What is the 160 Girls Police Engagement initiative?
The 160 Girls Police Training initiative equips officers with essential tools to investigate defilement cases and enforce the laws in place to ensure better outcomes for victims and accountability for perpetrators.
The Challenge:
The High Court decision found that police treatment of the 160 girls’ cases was unconstitutional.
The Justice Solution:
The 160 Girls Police Engagement is a human rights based, trauma informed, legal education program, designed in collaboration with Kenyan and Canadian police, human rights lawyers, psychologists, behavioural economists, and artists, to ensure defilement investigations conform with the 160 Girls High Court decision.
The 160 Girls Police Training Program prepares all police officers with responsibility for child rape cases to investigate claims in a “prompt, proper, efficient and professional” manner, consistent with the 160 Girls High Court decision, domestic, regional and international human rights laws. This collaborative, and interdisciplinary training is:
- Holistic – Endorsed by the Inspector General of Police and the Attorney General and informed by defilement survivors and their guardians.
- Practical & equality-based – Officers receive hands-on training from a trauma informed perspective.
- Regular impact monitoring – ongoing field evaluations by local and international police and human rights lawyers that include customized training to help address any gaps in implementation.
By integrating human rights principles into investigations, this program strengthens justice systems from within—ensuring lasting, systemic change.
160 Girls Police Initiative : Ensuring “prompt, proper, efficient and professional” child rape investigations per the 160 Girls High Court decision.
Watch The 160 Girls Police Training Project Video
The Results
The passion for embracing the 160 Girls education by Kenyan police officers has been remarkable.

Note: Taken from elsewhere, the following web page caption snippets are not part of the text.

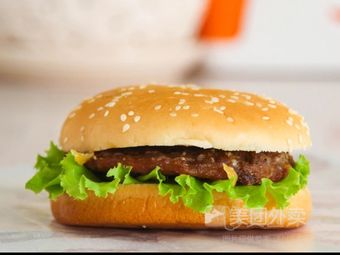 Paila Burger (Gutian Second Road Store)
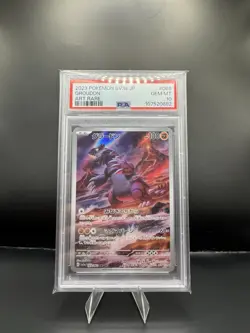 2023 POKEMON JPN SV3A-RAGING SURF ART RARE #069 GROUDON PSA 10 - Image 1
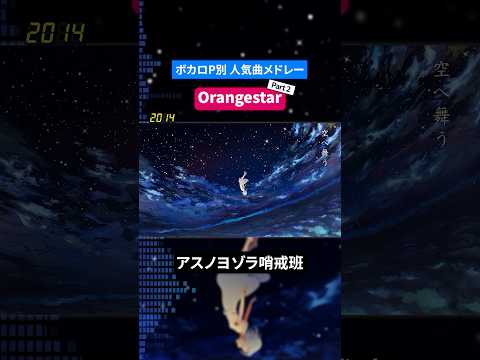 【Orangestar】ボカロP別人気曲メドレー Part.2
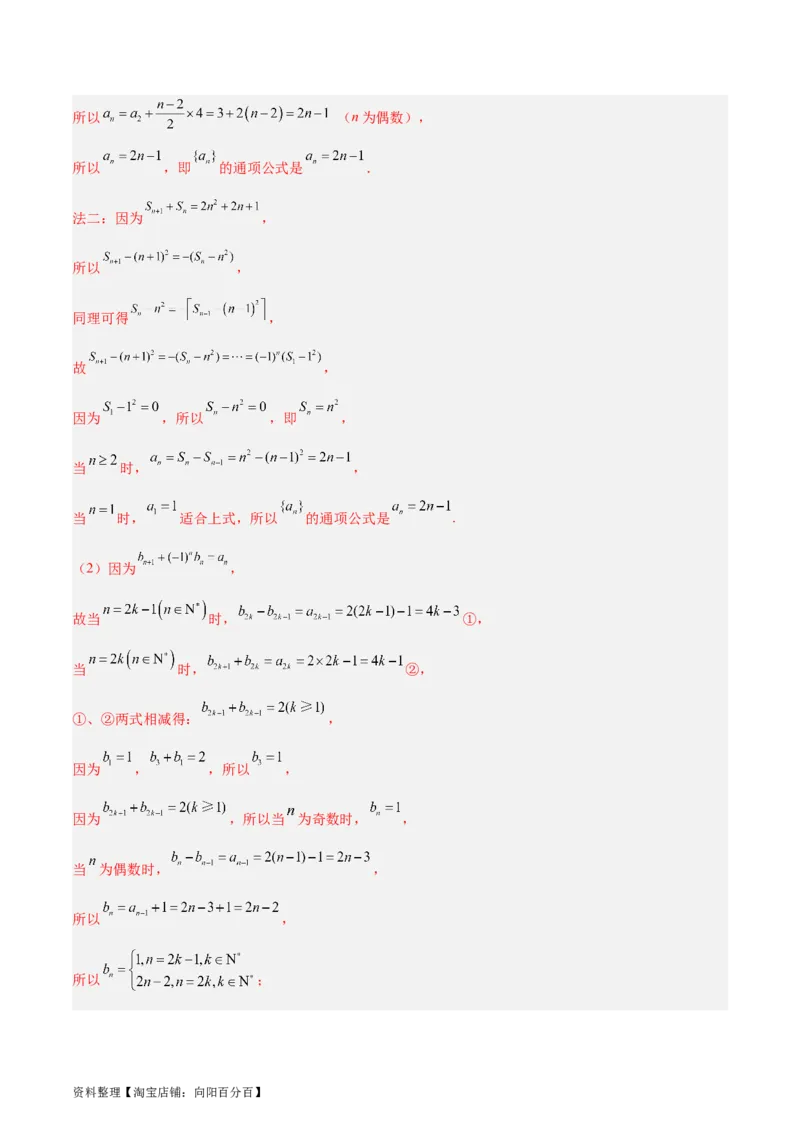 专题08数列（5大易错点分析+解题模板+举一反三+易错题通关）-备战2024年高考数学考试易错题（新高考专用）（解析版）_02高考数学_新高考复习资料_2024年新高考资料_专项复习资料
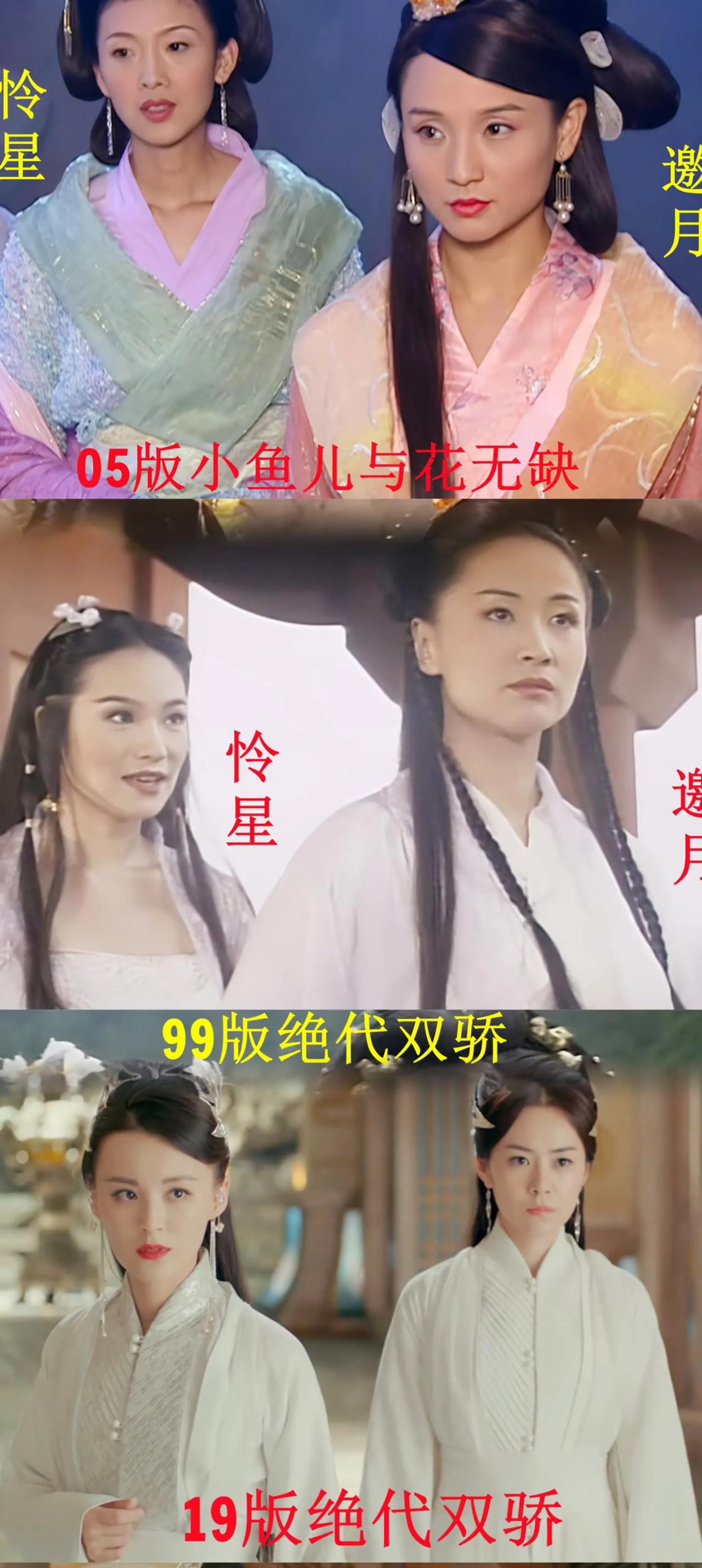 三版移花宫宫主邀月一对比，于莉直接杀疯了！当年能和林青霞组CP的女人，这气场能差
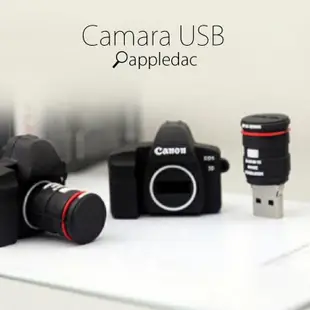 Canon Nikon 單眼相機 相機 USB 隨身碟 8G 64G 128G 生日禮物 交換禮物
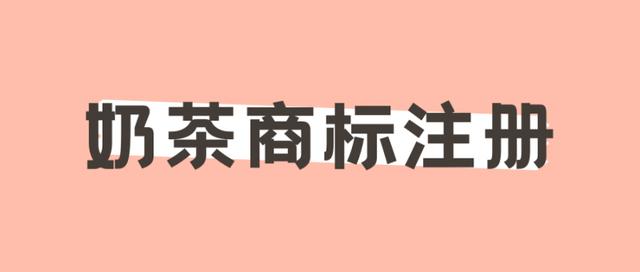奶茶加盟小类商标是哪些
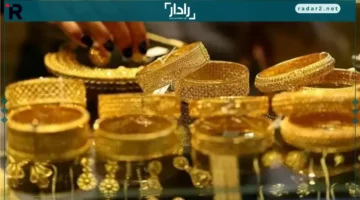 أسعار الذهب تستقر صباح الجمعة وعيار 21 يسجل 6605 جنيهات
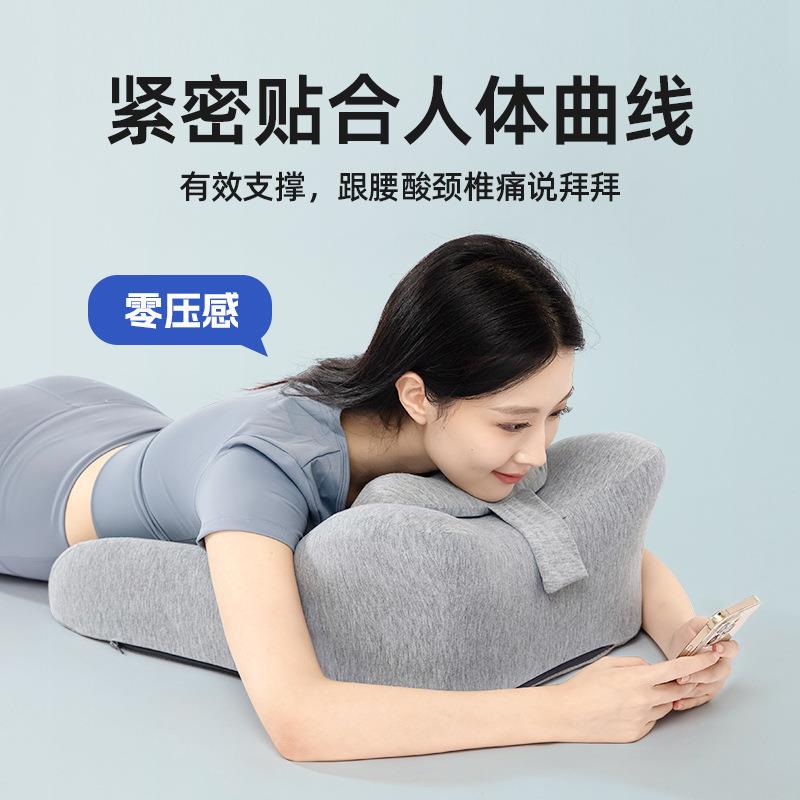 跨境趴睡枕多功能趴睡神器记忆棉枕头床上玩手机趴趴垫腰靠垫腿垫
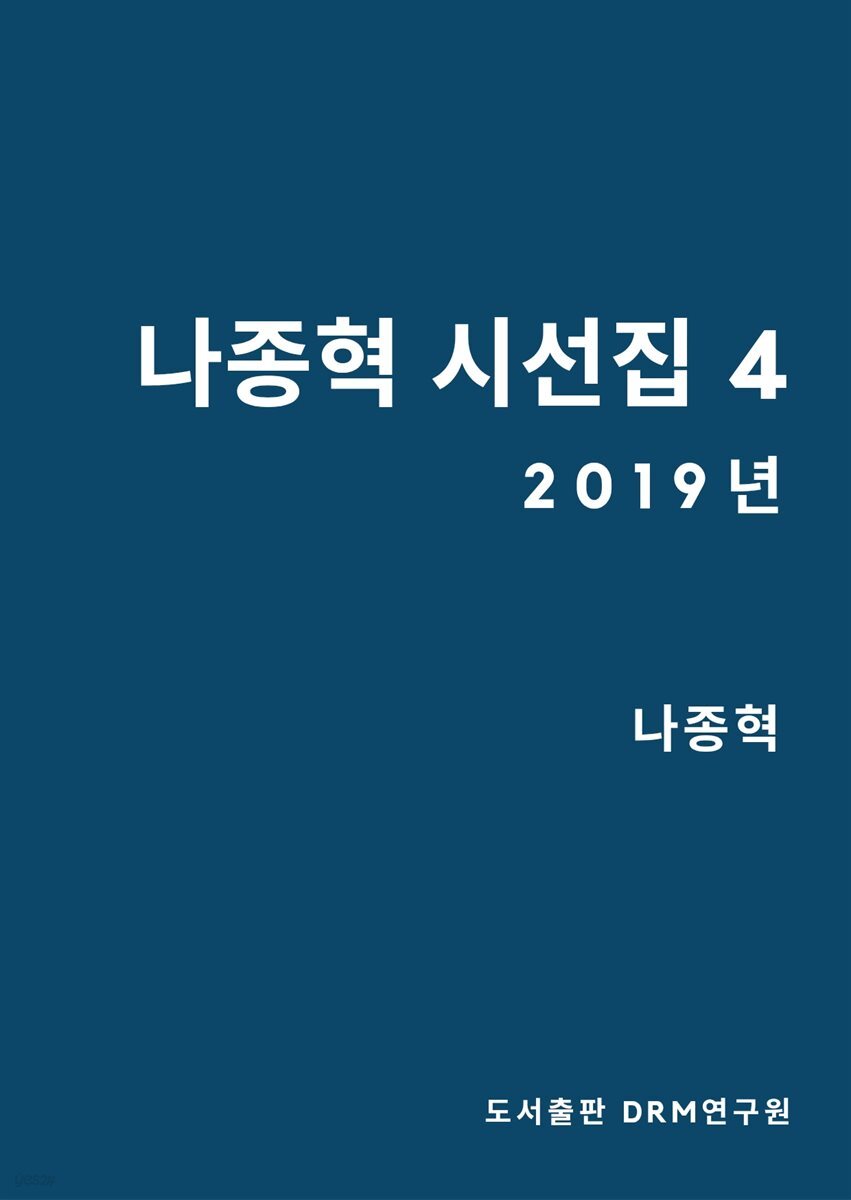 나종혁 시선집 4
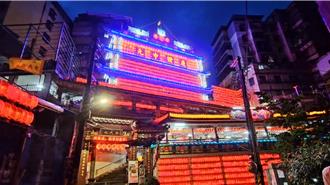 鷄籠中元祭遇閏六月！老大公廟深夜點燈 下月開龕門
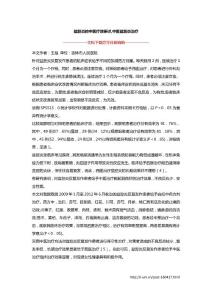 盆腔炎的中医疗效研讨,中医盆腔炎治疗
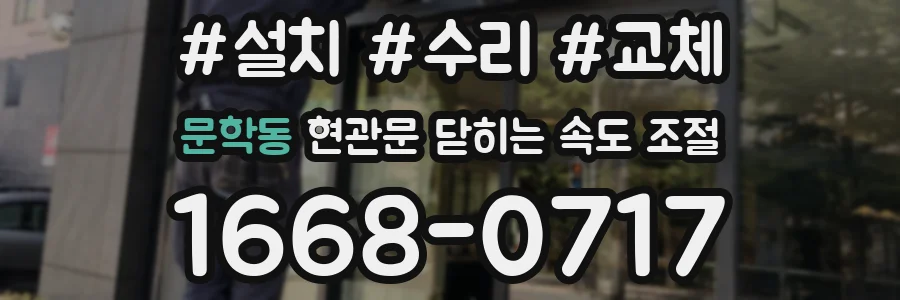 문학동 현관문 닫히는 속도 조절
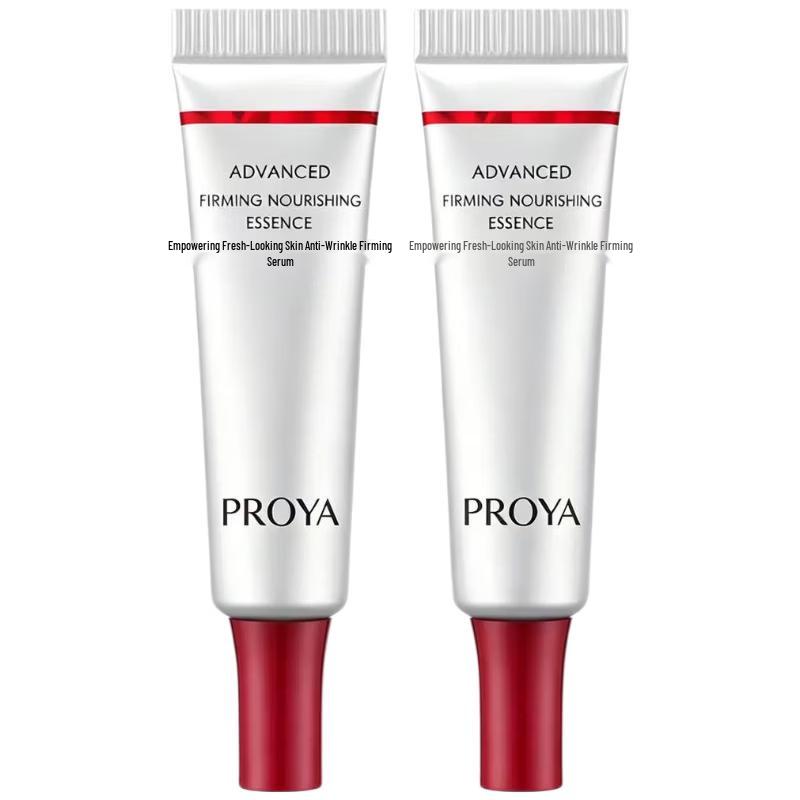 PROYA Ruby Serum 3.0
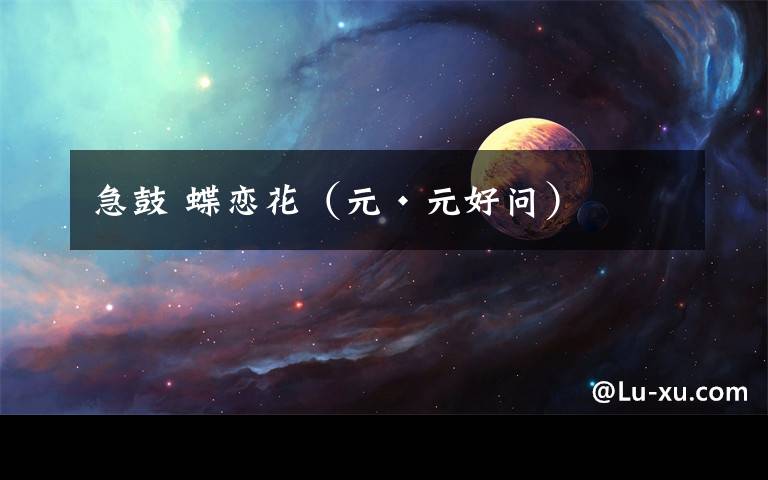 急鼓 蝶恋花（元·元好问）文章配图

“After receiving the 160 Girls training, including the focus on victimology, I realized no girl should ever go through such an experience, and all perpetrators should be punished. Girls and women have gained lots of confidence because since 160 Girls training we’re getting convictions, and they feel justice can come out at last. … Justice must prevail for all girls.”
– OCS Alex Otieno, Tigania West Station, Meru, Kenya.